=== Stored records ===

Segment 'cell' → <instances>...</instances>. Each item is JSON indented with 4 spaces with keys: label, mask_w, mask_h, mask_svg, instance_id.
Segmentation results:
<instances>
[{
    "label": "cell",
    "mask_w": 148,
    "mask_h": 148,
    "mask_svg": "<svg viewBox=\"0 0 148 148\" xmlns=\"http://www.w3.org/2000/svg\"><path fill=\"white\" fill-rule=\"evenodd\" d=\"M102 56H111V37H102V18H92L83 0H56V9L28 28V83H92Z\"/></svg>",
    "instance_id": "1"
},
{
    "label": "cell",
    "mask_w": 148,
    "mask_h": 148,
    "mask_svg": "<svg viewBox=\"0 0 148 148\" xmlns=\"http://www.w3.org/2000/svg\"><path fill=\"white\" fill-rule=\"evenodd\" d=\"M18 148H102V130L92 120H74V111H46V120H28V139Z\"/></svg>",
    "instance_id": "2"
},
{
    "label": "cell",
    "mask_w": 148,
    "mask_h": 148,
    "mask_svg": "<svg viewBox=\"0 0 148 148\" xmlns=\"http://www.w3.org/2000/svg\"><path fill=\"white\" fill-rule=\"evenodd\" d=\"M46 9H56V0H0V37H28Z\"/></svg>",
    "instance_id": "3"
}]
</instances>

===

> **What to do**
Arrange every line of the entries above as a single numbered list, leaving out any blank lines.

> **Final result**
1. Segment 'cell' → <instances>...</instances>. Each item is JSON indented with 4 spaces with keys: label, mask_w, mask_h, mask_svg, instance_id.
2. Segmentation results:
3. <instances>
4. [{
5.     "label": "cell",
6.     "mask_w": 148,
7.     "mask_h": 148,
8.     "mask_svg": "<svg viewBox=\"0 0 148 148\" xmlns=\"http://www.w3.org/2000/svg\"><path fill=\"white\" fill-rule=\"evenodd\" d=\"M102 56H111V37H102V18H92L83 0H56V9L28 28V83H92Z\"/></svg>",
9.     "instance_id": "1"
10. },
11. {
12.     "label": "cell",
13.     "mask_w": 148,
14.     "mask_h": 148,
15.     "mask_svg": "<svg viewBox=\"0 0 148 148\" xmlns=\"http://www.w3.org/2000/svg\"><path fill=\"white\" fill-rule=\"evenodd\" d=\"M18 148H102V130L92 120H74V111H46V120H28V139Z\"/></svg>",
16.     "instance_id": "2"
17. },
18. {
19.     "label": "cell",
20.     "mask_w": 148,
21.     "mask_h": 148,
22.     "mask_svg": "<svg viewBox=\"0 0 148 148\" xmlns=\"http://www.w3.org/2000/svg\"><path fill=\"white\" fill-rule=\"evenodd\" d=\"M46 9H56V0H0V37H28Z\"/></svg>",
23.     "instance_id": "3"
24. }]
25. </instances>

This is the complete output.